◆ Collected data ◆
◇ ◇ ◇ ◇

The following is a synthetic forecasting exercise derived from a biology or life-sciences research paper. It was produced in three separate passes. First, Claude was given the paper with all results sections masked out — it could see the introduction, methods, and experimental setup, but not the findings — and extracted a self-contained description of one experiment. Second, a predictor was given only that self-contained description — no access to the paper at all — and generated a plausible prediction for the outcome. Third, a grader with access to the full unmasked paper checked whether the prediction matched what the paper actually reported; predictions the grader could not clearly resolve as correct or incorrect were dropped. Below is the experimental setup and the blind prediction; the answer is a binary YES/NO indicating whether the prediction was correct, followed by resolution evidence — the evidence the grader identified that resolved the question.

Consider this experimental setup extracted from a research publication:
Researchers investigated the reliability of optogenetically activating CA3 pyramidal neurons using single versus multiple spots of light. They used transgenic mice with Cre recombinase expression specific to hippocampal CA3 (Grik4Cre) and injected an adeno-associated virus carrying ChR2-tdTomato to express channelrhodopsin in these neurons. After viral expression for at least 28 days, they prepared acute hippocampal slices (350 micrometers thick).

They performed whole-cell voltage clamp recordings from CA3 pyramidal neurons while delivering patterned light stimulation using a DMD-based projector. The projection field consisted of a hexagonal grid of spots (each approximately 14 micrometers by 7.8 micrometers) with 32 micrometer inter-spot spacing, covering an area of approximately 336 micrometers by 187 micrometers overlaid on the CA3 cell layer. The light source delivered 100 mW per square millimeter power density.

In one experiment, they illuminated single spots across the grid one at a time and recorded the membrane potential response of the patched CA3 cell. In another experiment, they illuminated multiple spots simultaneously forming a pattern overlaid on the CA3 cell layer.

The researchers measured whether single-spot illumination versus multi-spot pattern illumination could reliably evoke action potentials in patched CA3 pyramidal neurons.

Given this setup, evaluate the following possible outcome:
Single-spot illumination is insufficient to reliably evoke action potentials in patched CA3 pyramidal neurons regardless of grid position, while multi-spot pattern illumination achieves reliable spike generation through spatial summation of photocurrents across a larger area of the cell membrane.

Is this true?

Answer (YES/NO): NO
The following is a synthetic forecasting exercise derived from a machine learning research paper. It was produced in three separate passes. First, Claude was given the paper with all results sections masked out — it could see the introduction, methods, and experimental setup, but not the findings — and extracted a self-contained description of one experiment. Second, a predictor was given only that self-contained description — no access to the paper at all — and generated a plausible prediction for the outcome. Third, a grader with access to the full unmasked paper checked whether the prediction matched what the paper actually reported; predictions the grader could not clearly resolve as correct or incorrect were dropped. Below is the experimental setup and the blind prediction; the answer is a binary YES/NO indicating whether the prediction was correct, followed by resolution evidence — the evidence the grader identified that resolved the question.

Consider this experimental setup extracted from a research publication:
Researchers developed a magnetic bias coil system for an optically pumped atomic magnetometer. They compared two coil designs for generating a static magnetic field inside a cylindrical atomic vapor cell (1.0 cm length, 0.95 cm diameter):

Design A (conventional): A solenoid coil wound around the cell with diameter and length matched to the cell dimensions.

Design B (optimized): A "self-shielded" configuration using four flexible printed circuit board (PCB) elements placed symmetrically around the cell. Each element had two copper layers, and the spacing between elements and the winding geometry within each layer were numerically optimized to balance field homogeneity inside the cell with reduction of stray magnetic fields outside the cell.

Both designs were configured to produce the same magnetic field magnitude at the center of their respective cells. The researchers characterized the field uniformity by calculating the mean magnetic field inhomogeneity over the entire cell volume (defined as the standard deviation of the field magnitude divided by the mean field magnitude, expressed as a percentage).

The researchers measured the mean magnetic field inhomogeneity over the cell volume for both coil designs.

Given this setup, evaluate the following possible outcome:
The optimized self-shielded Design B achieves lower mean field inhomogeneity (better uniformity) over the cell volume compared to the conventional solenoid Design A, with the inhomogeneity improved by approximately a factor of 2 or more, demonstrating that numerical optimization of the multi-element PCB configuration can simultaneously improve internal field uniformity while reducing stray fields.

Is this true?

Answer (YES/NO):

◇ ◇ ◇ ◇

◆ Description of the task ◆
Your task is to restate, word for word, only those lines above that fall between the line holding "Answer (YES/NO): NO" and the line holding "from a machine", inclusive.

◆ Solution to the problem ◆
Answer (YES/NO): NO
The following is a synthetic forecasting exercise derived from a machine learning research paper. It was produced in three separate passes. First, Claude was given the paper with all results sections masked out — it could see the introduction, methods, and experimental setup, but not the findings — and extracted a self-contained description of one experiment. Second, a predictor was given only that self-contained description — no access to the paper at all — and generated a plausible prediction for the outcome. Third, a grader with access to the full unmasked paper checked whether the prediction matched what the paper actually reported; predictions the grader could not clearly resolve as correct or incorrect were dropped. Below is the experimental setup and the blind prediction; the answer is a binary YES/NO indicating whether the prediction was correct, followed by resolution evidence — the evidence the grader identified that resolved the question.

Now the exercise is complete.